Il punto e' che il blog diventa un vero e proprio mondo parallelo virtuale in cui dar libero sfogo alle proprie fantasie, alla propria creativita', in cui cercare un'altra realizzazione personale.

Rispondere onestamente al PERCHE' si vuole creare (e mantenere vivo) un proprio blog aiuta anche a indirizzare al meglio le proprie energie.

Creare un blog tanto per fare qualcosa senza avere una idea precisa in testa rischia di condurre il blogger ad una chiusura anticipata del proprio spazio virtuale poiche' non si sa bene di cosa scrivere, e come. E PERCHE'!

Avere invece da subito una idea ben chiara in testa sul perche' si voglia spendere energie in un determinato progetto e' di aiuto a mantenere viva la fiammella della passione.
Costruire una casa senza un progetto porta a disastri facilmente immaginabili, e cosi' e' anche per un semplice blog; partire senza un progetto ben preciso in testa non porta da nessuna parte, anzi diventera' una delle cause del repentino abbandono del blog.

Il consiglio per chi vuole cimentarsi nella creazione e gestione di un proprio blog e' quello quindi di non partire spinti solo dal sacro fuoco dell'emotività ma bensì quello di mettere su un foglio le proprie idee, pensare a come svilupparle, a quali fonti attingere, a come rendere i post del blog interessanti per se' stessi e per i propri lettori, insomma come avrete capito a creare un vero e proprio progetto.

La parola chiave è riconoscere e decifrare le proprie esigenze, sviscerare il motivo che ci spinge ad impegnarci nel progetto blog.

Raramente l'improvvisazione paga.

Darsi invece una motivazione forte sin dal principio aiutera' il blogger ad avere ben chiara la strada che si vuole intraprendere, evitando cosi' il rischio di un precoce abbandono del proprio progetto.

sabato 3 gennaio 2009

Blogger vs Wordpress

sabato 3 gennaio 2009 0
TechCrunch ha pubblicato dei dati molto interessanti per l'anno 2008 per quel che riguarda il traffico ed il relativo trend di crescità dei Social Media sites, dati ripresi ad onor del vero da ComScore e non inclusivi del mese di dicembre.

In questa classifica non troviamo solo Facebook e simili ma l'ambito viene allargato anche alle piattaforme di blogging come Blogger e Wordpress.
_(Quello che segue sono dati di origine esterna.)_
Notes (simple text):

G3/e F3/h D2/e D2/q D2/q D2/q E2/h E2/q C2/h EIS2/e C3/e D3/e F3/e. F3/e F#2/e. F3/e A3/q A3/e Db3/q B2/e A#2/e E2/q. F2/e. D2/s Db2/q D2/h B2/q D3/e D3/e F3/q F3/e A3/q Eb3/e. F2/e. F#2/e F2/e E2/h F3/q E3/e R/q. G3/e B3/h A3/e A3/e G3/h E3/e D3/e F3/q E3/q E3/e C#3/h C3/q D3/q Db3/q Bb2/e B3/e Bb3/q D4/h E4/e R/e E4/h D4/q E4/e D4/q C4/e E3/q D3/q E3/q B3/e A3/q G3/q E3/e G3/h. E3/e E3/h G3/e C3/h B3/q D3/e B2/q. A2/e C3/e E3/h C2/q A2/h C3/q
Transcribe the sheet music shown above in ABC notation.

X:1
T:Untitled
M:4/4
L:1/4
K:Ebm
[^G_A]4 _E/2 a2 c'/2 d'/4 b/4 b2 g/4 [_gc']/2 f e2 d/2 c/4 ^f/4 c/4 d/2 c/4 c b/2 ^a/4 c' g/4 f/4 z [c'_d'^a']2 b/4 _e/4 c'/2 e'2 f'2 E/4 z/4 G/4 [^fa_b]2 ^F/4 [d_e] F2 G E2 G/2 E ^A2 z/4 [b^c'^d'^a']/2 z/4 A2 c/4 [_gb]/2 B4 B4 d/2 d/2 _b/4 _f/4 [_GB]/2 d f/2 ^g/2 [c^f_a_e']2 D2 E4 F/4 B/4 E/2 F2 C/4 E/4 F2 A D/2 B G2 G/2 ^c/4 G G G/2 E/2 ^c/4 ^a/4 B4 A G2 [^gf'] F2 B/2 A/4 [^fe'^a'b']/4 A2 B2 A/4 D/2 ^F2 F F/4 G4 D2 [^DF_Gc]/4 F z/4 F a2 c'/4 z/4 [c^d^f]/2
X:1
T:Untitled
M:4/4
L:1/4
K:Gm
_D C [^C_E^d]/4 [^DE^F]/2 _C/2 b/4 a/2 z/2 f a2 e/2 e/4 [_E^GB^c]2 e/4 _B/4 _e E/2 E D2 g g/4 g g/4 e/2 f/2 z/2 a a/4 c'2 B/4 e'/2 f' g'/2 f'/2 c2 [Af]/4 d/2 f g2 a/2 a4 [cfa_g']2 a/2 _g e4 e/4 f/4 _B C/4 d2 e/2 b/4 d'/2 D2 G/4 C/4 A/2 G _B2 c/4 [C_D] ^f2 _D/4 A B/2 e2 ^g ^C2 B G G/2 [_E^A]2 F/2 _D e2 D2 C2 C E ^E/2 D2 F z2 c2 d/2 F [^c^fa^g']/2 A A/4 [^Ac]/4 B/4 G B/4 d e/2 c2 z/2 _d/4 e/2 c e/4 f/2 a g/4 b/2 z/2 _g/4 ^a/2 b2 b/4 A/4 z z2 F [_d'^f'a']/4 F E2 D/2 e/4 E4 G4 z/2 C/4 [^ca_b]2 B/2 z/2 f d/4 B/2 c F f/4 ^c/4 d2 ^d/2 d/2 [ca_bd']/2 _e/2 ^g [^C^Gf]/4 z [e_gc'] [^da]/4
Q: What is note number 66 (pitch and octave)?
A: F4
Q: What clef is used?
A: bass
E proprio Blogger risulta essere la prima di questa classifica con ben 222 milioni di visitatori accumulati da gennaio a novembre 2008.
Wordpress è in quarta posizione preceduto al secondo posto da Facebook (e questo non mi stupisce) ed al terzo da MySpace (e questo un poco mi sorprende), mentre precede di una posizione Windows Live Spaces che si posiziona al quinto posto.

Con grande sorpresa vedo che al sesto posto c'è Yahoo Geocities e questa per me è una notizia simpatica perchè ricordo quando anni fa cominciai ad avvicinarmi al mondo di Internet proprio cominciando da Geocities e lo spazio web che questa piattaforma metteva a disposizione gratuitamente.

Guardando più da vicino il mondo Wordpress a me tanto caro, segnalo la pagina di sommario con le cifre relative ai dati del mondo Wordpress.com per il 2008.
Fa un pò impressione notare che i siti Wordpress in Italiano siano solo il 2% soprattutto in relazione ad un 5% di quelli in Indonesiano e ad un 4% di quelli in portoghese, anche se per quest'ultimo linguaggio l'emergente Brasile gli sta dando una grossa mano.